Clearing my throat
Published 3:01 pm Tuesday, January 4, 2011
Ever had something stuck in your craw?
I’ve heard that idiom all my life and I guess it has something to do with chickens or birds. That kind of animal needs help with the digestion of their food, something to grind up the food so that the stomach can handle it. I know that is not such a scientific explanation, but you know what I mean.
Every now and then, they may ingest a pebble that is too large and it gets stuck in their craws or crops, as it may be called. It’s irritating and has to be dislodged.
We don’t have craws. We have throats, but sometimes we want to say something and we may have trouble saying it. We either don’t know how to say it in words or our physical throats may betray us. We try to beat around the bush in irritation or, in clearing our throats, someone might say, “You got something stuck in your craw? Go ahead and speak your mind.”
As the holidays were with us, I felt obliged to speak positively of the season. Many things happened that I let pass, thinking that, after the first of year, I would have the chance to speak my mind. A few things stuck in my craw and, today, I think I’ll clear my throat.
Like many, I am irritated and maybe even angry with the condition in which we find ourselves as a country. I say many because I hear frustration, doubt, confusion, resignation and many other emotions as I make simple conversation with a lot of you.
Like the waitress in the coffee shop in Auburn the day after Christmas, some say, “Don’t even get me started.” All I did was comment on what some Washington politician said. Inadvertently I opened a can of worms that clearly showed that I had gotten on her last nerve. I think many Americans, as we enter into a new year, are on their last nerve.
Our craws are full of gravel and we want to say a lot, but two things come to mind. Do we have anyone who is listening and, if we are heard, do they understand? And, what are we to say that doesn’t make us sound like we are old fogies? If you know what an old fogy is, sorry, you might be one!
It seems that all the concepts that made America strong and successful have been thrown out the window. It used to be that our country stood for hard work and responsible behavior. If there was an American dream, it began with getting an education, a job, working hard at that job, living within a normal set of rules, and persevering. Nothing happened overnight and success, in varying degrees, was dependent upon the individual.
Now, it seems that the saying that meant so much to us when John Kennedy spoke at his inauguration has been turned around. Remember what he said?
“Ask not what your country can do for you; ask what you can do for your country.”
It sticks in my craw that too many people are holding their hands out for whatever this country may give them and have no thought about what they may contribute to the country.
It sticks in my craw that we have so many politicians who are willing to give, give, give and not expect anything in return.
It sticks in my craw when a law enforcement official in Atlanta is killed by someone who has been arrested 18 times and released 18 times. Or another one killed in Albany by someone who is out on probation even when the judge said, “he’ll be back.”

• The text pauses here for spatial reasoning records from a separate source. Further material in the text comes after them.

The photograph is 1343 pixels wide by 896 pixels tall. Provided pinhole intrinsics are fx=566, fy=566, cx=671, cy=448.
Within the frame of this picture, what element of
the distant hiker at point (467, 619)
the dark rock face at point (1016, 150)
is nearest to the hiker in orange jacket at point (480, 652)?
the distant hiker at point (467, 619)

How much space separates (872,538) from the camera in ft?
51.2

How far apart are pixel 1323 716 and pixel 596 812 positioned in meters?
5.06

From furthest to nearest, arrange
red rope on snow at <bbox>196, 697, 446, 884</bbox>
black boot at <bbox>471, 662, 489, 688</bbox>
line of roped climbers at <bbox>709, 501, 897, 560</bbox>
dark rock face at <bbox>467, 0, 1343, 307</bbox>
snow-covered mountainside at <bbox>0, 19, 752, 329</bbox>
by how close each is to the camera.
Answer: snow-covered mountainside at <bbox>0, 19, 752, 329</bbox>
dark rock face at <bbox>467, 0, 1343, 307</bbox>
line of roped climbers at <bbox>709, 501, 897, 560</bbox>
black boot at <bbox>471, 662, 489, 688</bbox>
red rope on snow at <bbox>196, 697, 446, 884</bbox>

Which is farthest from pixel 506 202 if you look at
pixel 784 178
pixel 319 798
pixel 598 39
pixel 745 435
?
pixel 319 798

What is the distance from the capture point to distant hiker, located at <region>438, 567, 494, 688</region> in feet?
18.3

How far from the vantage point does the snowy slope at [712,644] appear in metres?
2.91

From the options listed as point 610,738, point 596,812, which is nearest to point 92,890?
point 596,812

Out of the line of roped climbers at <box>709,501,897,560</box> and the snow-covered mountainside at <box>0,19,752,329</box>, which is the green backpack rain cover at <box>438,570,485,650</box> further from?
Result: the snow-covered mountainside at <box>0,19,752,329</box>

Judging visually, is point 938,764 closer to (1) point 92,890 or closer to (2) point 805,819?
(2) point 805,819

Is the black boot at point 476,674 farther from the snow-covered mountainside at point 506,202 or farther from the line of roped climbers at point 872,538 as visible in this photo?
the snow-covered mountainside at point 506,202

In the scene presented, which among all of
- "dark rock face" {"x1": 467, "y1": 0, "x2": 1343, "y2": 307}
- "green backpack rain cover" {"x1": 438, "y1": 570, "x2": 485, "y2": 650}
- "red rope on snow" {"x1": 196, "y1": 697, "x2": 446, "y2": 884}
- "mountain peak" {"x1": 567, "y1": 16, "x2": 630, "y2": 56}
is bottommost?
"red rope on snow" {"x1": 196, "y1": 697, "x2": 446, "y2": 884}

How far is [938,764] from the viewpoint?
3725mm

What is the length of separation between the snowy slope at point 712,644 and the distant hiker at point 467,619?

It sticks in my craw that the Republicans and Democrats in Washington would rather fight among themselves to get an upper hand for elections rather than working together to help the American people.
It sticks in my craw when we send our sons and daughters to foreign lands to fight a so-called war, yet, if they really try to fight to win, we criticize them.
It sticks in my craw that we can put “In God We Trust” on our money and even adopt it as the American motto (1956), yet our president says our motto is “out of many, one.” I can understand that, in giving a speech, one may use a certain literary license in phrases, but a motto is either known or not.
It sticks in my craw that we have spent trillions of dollars on eliminating poverty in our country, ever since the Great Society of the mid 1960s, but we have made the problem worse instead of better.
It sticks in my craw that a person can have four, five or more children by just as many fathers and the American people get stuck with the bill for everything. Everybody makes mistakes, but to make the same mistake four, five or six times tells me that someone doesn’t care.
It sticks in my craw that people who have worked hard all their lives and are now approaching the years when they should be able to rest are, instead, being treated as if they are problems.
It sticks in my craw that the kind of life I knew as a child growing up in security and stability is going to be the exception as we move into this century.
And finally, it sticks in my craw that we have let ourselves get into this kind of situation as a country.
I wish I could say, “Now I feel better having gotten all that off my chest.” I’ll feel a whole lot better when we begin to correct some of these things. I just don’t know how long that’s going to take. Or even if we can.